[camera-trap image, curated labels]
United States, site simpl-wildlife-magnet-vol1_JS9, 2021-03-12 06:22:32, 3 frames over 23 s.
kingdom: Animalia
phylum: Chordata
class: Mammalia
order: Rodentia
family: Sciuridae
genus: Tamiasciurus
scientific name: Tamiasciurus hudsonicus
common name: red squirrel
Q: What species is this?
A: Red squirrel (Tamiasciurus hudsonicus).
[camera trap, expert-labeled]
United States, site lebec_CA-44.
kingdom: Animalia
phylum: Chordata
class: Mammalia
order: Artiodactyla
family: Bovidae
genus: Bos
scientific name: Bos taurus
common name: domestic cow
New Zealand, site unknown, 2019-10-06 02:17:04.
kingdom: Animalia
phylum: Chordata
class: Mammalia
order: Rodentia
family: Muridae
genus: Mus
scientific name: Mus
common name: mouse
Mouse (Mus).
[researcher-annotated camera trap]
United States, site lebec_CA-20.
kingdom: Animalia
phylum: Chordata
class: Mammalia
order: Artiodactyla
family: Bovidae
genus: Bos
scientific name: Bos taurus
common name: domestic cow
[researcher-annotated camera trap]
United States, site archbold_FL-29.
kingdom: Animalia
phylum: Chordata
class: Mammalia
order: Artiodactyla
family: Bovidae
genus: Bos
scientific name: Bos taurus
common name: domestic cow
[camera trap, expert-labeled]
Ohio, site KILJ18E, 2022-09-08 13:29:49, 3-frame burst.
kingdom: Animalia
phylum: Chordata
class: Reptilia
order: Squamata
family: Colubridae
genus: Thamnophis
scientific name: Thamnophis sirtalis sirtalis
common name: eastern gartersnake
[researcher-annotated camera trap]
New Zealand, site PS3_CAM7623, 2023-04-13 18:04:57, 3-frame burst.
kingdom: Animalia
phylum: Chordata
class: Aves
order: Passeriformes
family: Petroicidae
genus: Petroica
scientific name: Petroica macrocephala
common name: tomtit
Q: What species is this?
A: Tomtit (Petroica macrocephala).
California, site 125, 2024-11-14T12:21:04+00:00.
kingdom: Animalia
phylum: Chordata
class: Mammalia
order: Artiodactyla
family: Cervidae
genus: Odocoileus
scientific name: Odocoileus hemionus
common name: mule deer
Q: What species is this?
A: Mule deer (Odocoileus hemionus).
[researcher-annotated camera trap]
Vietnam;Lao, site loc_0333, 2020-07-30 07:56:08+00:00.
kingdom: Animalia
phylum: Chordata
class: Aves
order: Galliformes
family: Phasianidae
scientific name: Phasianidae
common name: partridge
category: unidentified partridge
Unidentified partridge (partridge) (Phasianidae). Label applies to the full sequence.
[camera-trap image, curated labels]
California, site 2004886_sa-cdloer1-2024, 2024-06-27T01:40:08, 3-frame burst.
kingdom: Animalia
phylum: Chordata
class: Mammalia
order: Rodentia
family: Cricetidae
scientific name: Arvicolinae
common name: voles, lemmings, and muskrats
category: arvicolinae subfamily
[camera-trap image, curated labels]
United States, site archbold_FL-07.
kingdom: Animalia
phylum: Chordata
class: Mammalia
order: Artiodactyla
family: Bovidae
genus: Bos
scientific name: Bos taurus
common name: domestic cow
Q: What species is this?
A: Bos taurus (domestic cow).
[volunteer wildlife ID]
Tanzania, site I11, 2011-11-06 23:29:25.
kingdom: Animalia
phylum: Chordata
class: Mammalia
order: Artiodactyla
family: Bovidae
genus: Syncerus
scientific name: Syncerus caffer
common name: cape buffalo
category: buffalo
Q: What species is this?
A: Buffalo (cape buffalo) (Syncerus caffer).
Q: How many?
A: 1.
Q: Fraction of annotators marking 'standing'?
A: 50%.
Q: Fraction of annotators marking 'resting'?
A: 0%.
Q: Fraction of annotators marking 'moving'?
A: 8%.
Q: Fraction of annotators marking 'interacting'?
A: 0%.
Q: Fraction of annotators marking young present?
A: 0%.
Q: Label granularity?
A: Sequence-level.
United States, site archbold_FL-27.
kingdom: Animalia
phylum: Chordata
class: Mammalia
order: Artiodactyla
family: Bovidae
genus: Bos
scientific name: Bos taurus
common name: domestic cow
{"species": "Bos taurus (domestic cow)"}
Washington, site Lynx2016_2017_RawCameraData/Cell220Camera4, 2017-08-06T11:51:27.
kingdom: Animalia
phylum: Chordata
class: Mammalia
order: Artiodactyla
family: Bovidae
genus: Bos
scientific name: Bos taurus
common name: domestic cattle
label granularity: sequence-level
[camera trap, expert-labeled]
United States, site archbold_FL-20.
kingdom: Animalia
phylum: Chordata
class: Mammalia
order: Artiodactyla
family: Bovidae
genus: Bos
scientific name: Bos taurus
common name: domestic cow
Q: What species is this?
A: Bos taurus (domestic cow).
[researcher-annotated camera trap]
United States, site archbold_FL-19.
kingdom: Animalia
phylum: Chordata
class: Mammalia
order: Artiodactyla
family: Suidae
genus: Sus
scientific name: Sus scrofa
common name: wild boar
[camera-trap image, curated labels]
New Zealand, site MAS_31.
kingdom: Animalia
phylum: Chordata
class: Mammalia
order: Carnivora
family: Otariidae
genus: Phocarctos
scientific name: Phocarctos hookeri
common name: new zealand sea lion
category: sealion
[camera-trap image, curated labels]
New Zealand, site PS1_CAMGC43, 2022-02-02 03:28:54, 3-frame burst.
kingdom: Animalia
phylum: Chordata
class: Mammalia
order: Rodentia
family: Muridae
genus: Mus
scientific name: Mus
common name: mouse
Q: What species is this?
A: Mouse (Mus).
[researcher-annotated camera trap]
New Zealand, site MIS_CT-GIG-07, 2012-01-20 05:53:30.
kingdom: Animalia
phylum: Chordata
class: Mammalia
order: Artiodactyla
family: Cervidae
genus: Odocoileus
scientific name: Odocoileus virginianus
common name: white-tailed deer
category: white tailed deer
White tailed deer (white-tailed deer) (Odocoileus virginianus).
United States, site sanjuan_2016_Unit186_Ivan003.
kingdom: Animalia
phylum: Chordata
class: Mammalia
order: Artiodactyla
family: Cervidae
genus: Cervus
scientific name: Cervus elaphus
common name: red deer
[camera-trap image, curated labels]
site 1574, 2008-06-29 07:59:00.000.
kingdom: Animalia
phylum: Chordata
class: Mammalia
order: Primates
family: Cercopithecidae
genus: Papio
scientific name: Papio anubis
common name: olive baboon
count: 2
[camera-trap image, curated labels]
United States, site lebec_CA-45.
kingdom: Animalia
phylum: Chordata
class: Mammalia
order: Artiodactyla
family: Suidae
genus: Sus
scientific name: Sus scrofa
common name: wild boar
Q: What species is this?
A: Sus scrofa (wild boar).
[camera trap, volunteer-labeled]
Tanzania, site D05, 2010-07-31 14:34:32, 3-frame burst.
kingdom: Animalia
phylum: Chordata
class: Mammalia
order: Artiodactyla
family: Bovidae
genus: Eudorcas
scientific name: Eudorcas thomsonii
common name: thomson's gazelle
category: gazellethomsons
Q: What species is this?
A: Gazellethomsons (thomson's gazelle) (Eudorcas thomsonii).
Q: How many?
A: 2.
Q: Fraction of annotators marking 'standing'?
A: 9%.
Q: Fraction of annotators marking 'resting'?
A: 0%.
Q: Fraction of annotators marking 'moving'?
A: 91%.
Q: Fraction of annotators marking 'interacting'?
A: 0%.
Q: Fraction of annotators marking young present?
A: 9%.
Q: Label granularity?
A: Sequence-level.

→ Work to be completed
Using the listing above, work out how many of its lines include "burst", and give only the result.

→ Response box
5